The Innocent Man lays out what happened in Ada. Grisham says he's proud of the book.

"I have never been this excited about publication except for maybe the first two books. A Time to Kill was the thrill of a first novel. The Firm was the first big book, and I was very excited about that and very anxious to see if it was going to sell. But I'm pretty psyched up about the publication of this one."

Grisham's agent, David Gernert, says Grisham had a greater sense of pride with this book because, as non-fiction, it was a more difficult story to tell.

"The novels come to him not easily but naturally, and so he had a greater sense of accomplishment with this one," Gernert says.

A call to action

The effect of Williamson's story on Grisham has been significant. He describes himself as "not much of a joiner," but he recently joined the board of The Innocence Project at the Benjamin N. Cardozo School of Law at Yeshiva University, a non-profit legal clinic that helped exonerate Williamson. Founded in 1992, the project handles cases in which post-conviction DNA testing of evidence can yield proof of innocence. So far, the project has helped clear 183 people who had been wrongfully convicted.

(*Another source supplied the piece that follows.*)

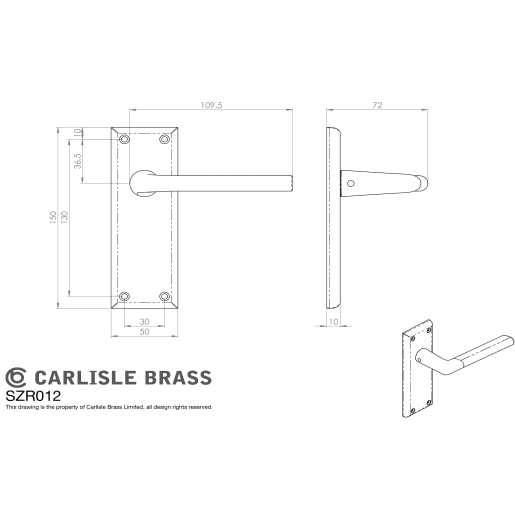 Serozzetta Dieci Lever on Latch Backplate Satin Nickel
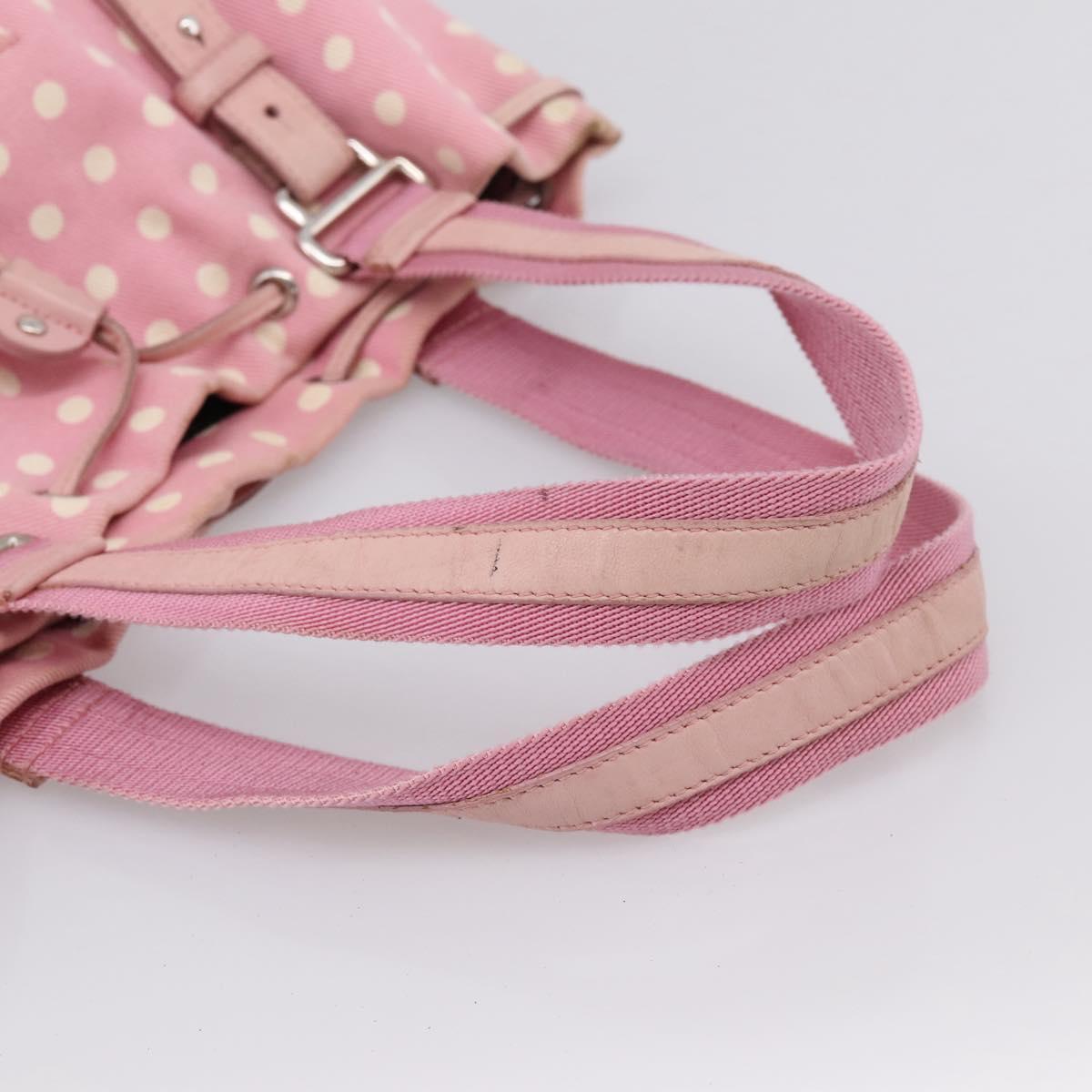 SAINT LAURENT Kahala Tote Bag Canvas Pink Silver 121631 Auth BA15529A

"They're doing God's work, getting these people out of prison," Grisham says. "But they are also trying to lobby legislatures around the country to provide for ways to stop some of these bad convictions and get compensation for people when they are released. After 15 years in prison, they don't even get a pat on the back. They don't get counseling. They don't get a dime. They don't get anything.

"They are all disasters and they are not prepared to deal with life. That's the cruel part."

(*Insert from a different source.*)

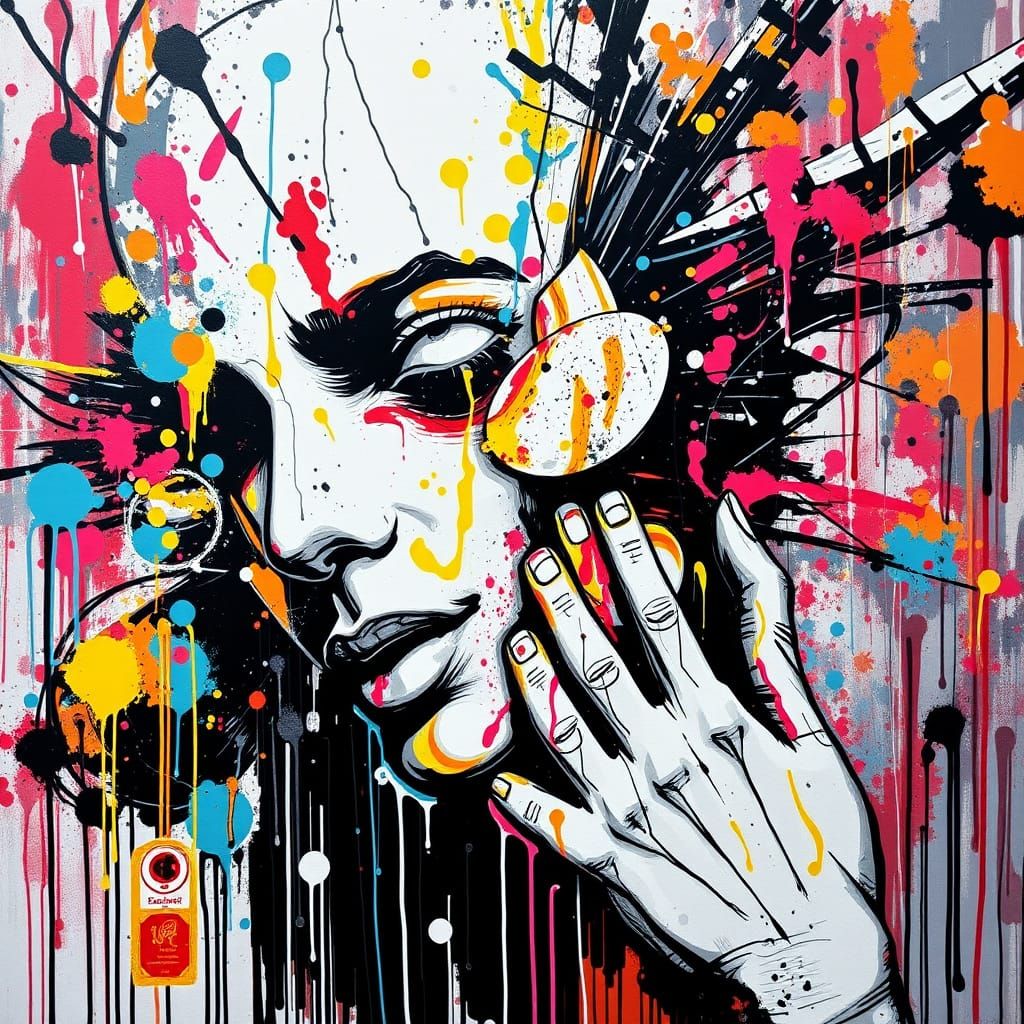 Vibrant Graffiti Art With Melting Colors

Grisham is not sure how the die-hard fans of his legal thrillers will respond to The Innocent Man.

"I'm very nervous about it. I'm nervous because there are X number of people who love the legal thrillers and can't wait till the next one comes out, and I love those people. The issue is: Are they going to be happy with a non-fiction book, although it reads like a legal thriller? And then the other question is: Will it appeal to people who like to read non-fiction books? That's the big question mark."

The first printing is 2.8 million, the same as for his legal thrillers.

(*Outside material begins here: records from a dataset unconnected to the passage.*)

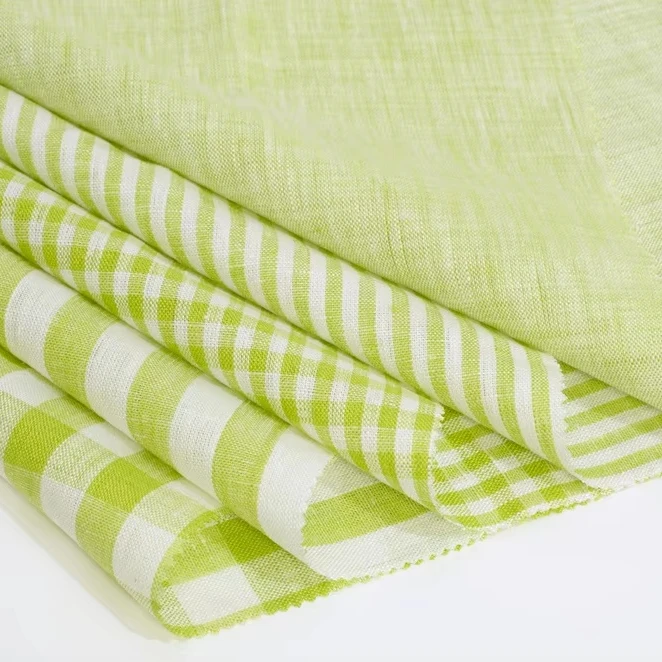 Wholesale Green Gingham Linen Shirt Fabric 144gsm 137CM Sustainable Lightweight Woven Yarn Dyed 100% Linen Fabric  for Clothing
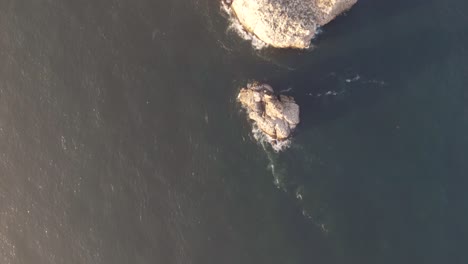 Cinematic-top-down-aerial-footage-featuring-high-sea-cliff-landscape-of-Cabo-de-Sao-Vicente-Lighthouse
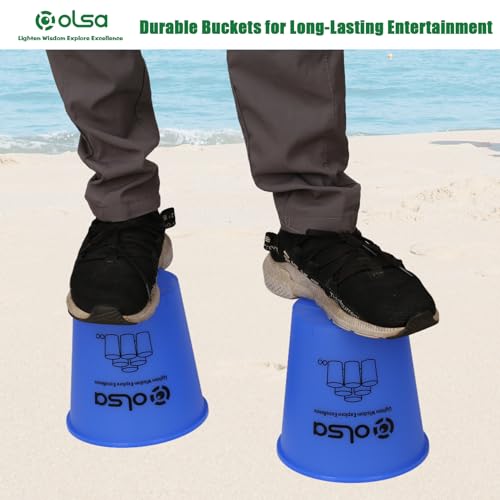 Olsa Giant Yard Pong Outdoor Games, Classic Toss Games for Beach Camping Lawn Backyard Party, Indoor Outdoor Game for Adults (Blue Glow in Dark) - color: Blue Glow in the Dark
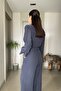 Waist-Tied Soft Textured Belted Padded Jacket and Trousers Set - 7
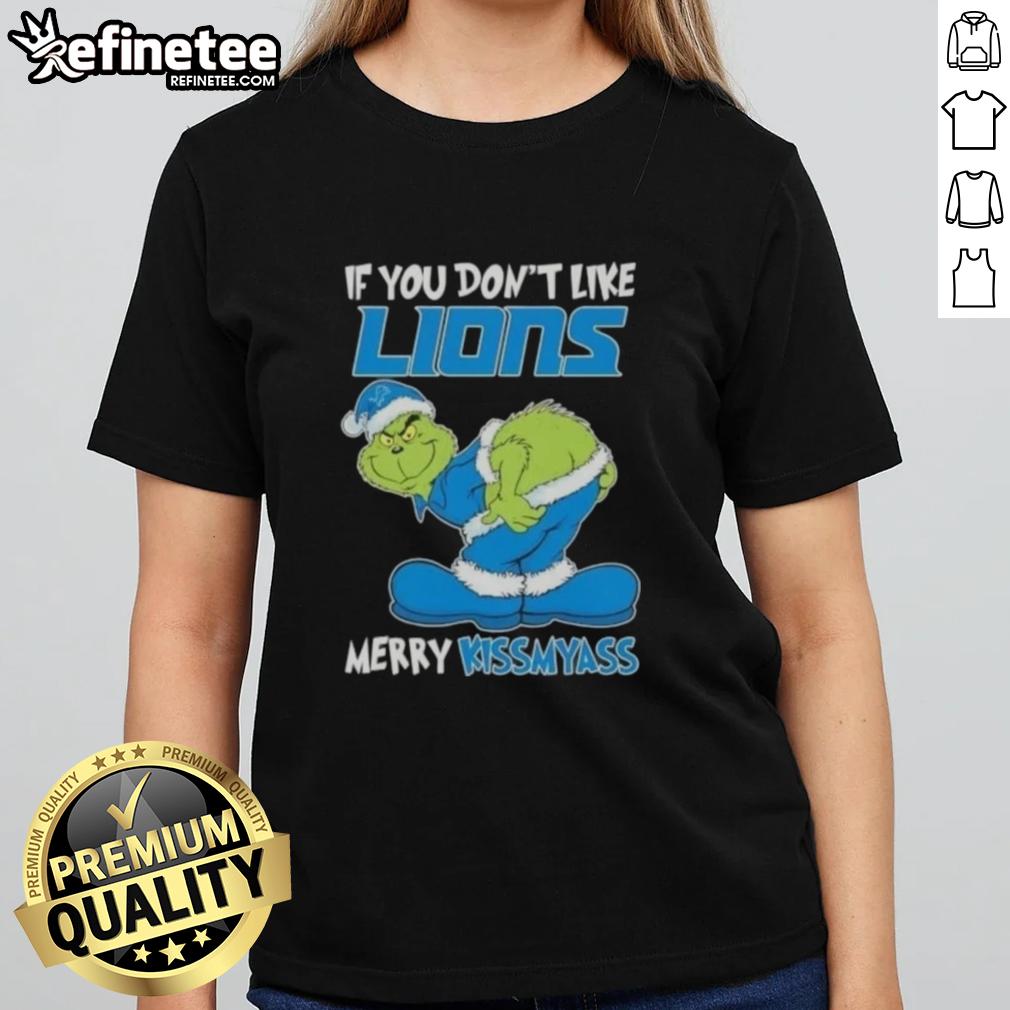 Premium Grinch 'If You Don't Like Detroit Lions Merry Kissmyass' ladies tee featuring a festive design and vibrant colors.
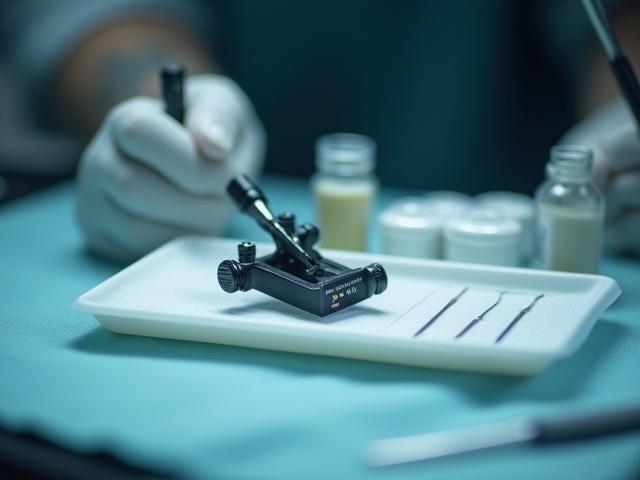 Clean and sterile fine line tattoo station with single needle machine.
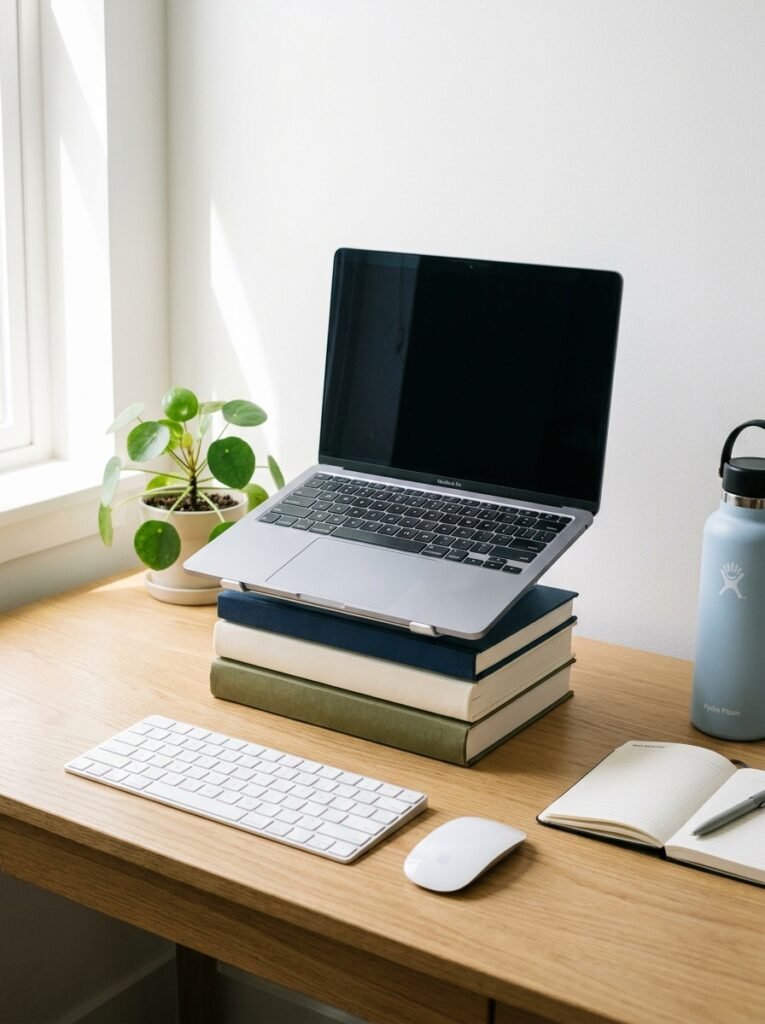 Laptop raised on a stack of books with a separate keyboard and mouse on a home desk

Fans of Grisham may be disappointed to know he won't publish a thriller -- or any book -- in 2007, the first year in 16 he won't have a book. His next legal thriller is scheduled for February 2008.

Would he ever tackle another non-fiction book?

"It's going to have to be something good," Grisham says. "But I have learned over the years you never know where a story's going to come from, and it could easily happen again, real soon or 20 years from now."